There had been much talk about the gales to be encountered on a winter passage, but the sea was calm and silvery in the late afternoon light as we steamed ponderously through the narrows. We didn't actually see the pilot leave, but, as the Long Island shore faded away, it was obvious that it was too late to send anyone back.

I was happy to let Brenda go down to negotiate while I, feeling very much a stowaway, explored the ship. Unlike the sailboats I was used to, this mass of steel and machinery neither rolled nor pitched in the slightest degree. As far as that went, we could as easily have been on land as on sea. What there was instead of motion was a pattern of vibration.

The ship's engines could be felt everywhere that one went, particularly now that we were working up to full cruising speed. The insistent drumming that was communicated through one's feet, or by a hand touching a rail, wasn't absolutely constant. There were slight qualitative changes and a barely discernible regular cycle. After a few minutes, I realized that the waves, while not capable of moving the ship, buried the propellors deeper at their crests and more shallowly in their troughs. This made a difference to their bite, and determined the shock waves transmitted to the rest of the ship. So there was a way, even standing in the lounge, of feeling the ocean.

It was as well, since all the other arrangements seemed to be designed to positively hide from the passengers, for as long as possible, the fact that they were at sea. Feeling contempt for the grand-hotel-at-sea syndrome, I made my way up to the boat deck.
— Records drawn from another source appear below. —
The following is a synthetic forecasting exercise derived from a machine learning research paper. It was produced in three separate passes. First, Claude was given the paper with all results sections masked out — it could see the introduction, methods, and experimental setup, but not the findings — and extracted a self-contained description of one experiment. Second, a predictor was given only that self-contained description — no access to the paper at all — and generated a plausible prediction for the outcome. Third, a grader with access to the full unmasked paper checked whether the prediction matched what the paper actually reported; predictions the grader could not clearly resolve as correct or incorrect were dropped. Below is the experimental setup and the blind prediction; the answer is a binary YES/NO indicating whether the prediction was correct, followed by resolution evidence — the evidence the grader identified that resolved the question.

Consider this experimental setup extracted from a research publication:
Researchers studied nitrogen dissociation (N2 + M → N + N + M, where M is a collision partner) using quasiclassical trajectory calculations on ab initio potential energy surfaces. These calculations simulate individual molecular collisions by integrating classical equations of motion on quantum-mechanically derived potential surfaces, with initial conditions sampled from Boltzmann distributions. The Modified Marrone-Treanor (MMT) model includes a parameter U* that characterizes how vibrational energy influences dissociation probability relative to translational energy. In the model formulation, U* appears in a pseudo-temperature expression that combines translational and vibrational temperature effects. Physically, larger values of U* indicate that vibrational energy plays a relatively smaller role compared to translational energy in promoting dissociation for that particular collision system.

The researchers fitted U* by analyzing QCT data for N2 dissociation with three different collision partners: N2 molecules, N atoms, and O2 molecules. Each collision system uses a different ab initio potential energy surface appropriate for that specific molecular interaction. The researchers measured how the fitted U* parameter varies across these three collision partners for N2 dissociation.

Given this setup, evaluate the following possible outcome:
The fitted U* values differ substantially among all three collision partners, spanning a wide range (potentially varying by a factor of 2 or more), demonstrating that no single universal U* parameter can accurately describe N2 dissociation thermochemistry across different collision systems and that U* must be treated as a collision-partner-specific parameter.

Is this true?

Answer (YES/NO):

I emerged just in time to see the setting sun. Unfortunately, it was partly obscured by the greasy black columns of smoke which we trailed almost horizontally behind us. All told, the spectacle might have been put on to illustrate the conquest of nature in the industrial age. The sun, producing no smoke and only a modest orange glow, was zeroed out by the great furnaces below deck, at any moment capable of producing enough smoke to blot out half the heavens.

Turning forward, I struck a heroic pose and faced the black ocean night into which we were accelerating. Unfortunately, even though there was little wind, the ship was steaming fast enough to create a strong cold breeze of its own. Swallowing my nautical pretensions, I soon retreated to the enclosed promenade deck.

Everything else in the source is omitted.